American Sniper by Chris Kyle | Teen Ink

American Sniper by Chris Kyle

October 29, 2014
By Mjeff BRONZE, Cinci, Ohio
Mjeff BRONZE, Cinci, Ohio
2 articles 0 photos 0 comments


      Chris Kyle was a Navy SEAL sniper, who set the record for most confirmed sniper kills (ringing in at over 150). He lived on a ranch in Texas as a kid, playing with bb guns and acquiring an appreciation for weapons.  Once he reached adulthood, his childhood hobbies inspired him to join the military, which lead to him meeting his wife and the beginning of their family.  Although Chris Kyle served multiple tours in the Middle East as a Navy SEAL and all of the horrible things he witnessed, he still managed to keep a loving wife and raise his children with strong family values.
       Chris Kyle grew up on a ranch in Texas and he claimed that he had been “a cowboy since birth”(213).  Modern cowboys usually fall into two lines of work—ranching or military careers.  Kyle was indeed the farmhand that he claimed to be.  He broke broncos, trained horses, and herded cattle.  He broke his hand on two different occasions from punching cows that would not obey him.  Riding horses and learning to lasso were some of his childhood hobbies.

• _STATED TASK_
Carry on the essay about Chris Kyle's life, starting right after its final sentence.

• _Rows from a dataset_
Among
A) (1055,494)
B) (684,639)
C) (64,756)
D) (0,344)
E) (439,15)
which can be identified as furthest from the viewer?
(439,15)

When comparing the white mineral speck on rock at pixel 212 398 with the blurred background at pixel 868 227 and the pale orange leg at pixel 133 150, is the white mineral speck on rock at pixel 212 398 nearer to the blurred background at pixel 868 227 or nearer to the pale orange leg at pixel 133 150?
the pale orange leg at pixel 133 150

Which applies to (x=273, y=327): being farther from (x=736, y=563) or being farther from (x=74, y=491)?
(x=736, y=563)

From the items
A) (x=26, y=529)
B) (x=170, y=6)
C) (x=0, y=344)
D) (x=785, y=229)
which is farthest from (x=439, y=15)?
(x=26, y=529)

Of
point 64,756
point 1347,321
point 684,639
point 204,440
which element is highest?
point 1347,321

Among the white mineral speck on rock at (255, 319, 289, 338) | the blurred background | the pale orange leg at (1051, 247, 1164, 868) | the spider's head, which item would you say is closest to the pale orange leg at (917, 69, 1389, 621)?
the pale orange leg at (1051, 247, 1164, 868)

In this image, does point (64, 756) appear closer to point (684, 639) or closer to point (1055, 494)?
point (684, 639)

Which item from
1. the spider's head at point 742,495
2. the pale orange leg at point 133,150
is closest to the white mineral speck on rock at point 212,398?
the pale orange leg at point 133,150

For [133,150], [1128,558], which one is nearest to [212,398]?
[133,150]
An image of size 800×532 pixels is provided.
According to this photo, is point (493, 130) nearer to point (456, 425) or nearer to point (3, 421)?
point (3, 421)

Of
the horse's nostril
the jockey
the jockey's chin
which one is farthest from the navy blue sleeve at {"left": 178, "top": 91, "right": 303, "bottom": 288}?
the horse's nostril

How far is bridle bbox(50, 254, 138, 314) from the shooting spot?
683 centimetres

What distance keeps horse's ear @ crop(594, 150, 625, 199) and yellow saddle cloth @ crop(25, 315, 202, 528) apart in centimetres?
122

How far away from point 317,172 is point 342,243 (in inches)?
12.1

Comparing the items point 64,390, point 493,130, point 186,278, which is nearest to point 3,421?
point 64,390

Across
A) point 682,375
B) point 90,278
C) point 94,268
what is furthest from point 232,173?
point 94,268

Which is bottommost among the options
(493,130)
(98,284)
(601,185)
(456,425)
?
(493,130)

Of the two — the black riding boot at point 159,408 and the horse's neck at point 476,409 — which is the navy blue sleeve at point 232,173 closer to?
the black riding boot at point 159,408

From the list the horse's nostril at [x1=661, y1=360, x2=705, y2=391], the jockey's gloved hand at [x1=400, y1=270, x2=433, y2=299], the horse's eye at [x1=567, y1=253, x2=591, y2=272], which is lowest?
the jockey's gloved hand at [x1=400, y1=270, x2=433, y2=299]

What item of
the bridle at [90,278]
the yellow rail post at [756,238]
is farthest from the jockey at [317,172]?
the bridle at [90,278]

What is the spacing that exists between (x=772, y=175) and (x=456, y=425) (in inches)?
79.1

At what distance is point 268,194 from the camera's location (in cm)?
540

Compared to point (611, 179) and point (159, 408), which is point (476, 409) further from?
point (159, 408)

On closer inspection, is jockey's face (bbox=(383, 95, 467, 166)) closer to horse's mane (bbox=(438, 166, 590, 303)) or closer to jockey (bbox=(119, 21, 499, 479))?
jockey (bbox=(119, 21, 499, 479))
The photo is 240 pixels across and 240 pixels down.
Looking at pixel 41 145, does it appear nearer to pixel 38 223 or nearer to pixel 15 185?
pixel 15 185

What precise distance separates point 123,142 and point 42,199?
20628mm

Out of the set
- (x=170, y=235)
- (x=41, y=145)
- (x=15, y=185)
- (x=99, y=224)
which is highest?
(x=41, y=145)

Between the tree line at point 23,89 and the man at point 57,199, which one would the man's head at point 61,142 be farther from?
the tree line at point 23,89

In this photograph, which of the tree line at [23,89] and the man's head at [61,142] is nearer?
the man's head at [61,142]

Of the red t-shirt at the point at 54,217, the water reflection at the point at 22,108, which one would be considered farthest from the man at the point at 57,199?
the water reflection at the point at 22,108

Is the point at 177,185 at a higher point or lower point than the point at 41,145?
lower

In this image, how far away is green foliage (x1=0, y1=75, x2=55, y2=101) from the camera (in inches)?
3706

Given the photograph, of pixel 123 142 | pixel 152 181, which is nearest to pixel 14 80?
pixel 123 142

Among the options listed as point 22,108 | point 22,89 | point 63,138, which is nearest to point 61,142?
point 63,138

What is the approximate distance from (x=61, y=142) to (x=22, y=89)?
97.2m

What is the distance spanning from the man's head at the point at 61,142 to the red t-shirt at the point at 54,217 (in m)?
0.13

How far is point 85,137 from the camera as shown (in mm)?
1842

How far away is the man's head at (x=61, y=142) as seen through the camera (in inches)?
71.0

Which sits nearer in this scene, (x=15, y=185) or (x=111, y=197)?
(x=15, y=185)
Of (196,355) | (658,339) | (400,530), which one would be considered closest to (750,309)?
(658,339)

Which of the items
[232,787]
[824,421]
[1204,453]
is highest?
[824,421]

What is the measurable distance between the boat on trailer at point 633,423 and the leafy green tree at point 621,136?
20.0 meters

• _ANSWER TO THE EXERCISE_
      Horse riding and cattle herding were not even close to the only things that it takes to be a cowboy.  Chris fired bb guns with his brothers all the time, using toy pistols and airsoft guns to feed his “appetite for all things cowboy”(14).  He was growing accustomed to weapons and unwittingly getting practice for his future job.  He shot targets and learned to appreciate the trigger.
       Kyle loved his family and was very close with them.  He wrestled with his brothers and loved to get down and dirty.  He got thrown into the mud by the animals, rolled in the mud with his brothers, and crawled in the mud with his bb guns.  He loved to get dirty and he loved his family
    He did not know that he had a military career in his future, but his early life was the perfect preparation for his profession.  His experiences with horses and cattle toughened him up both physically, practicing his punches on his cattle, and mentally, getting bucked off the horse and having to get right back on regardless of the pain.  That helped him later when he had to last through weeks of intensely demanding training and when he had to keep moving after he was shot in the back.
      His sharpshooting with the bb guns were the taste he needed to learn to fear and love guns.  His toy pistols and his Red Rider shotguns gave him an appreciation for the sniper rifles that he acquired in the military.  Most boys play with toy weapons, but Chris put his childhood toys to work later in life.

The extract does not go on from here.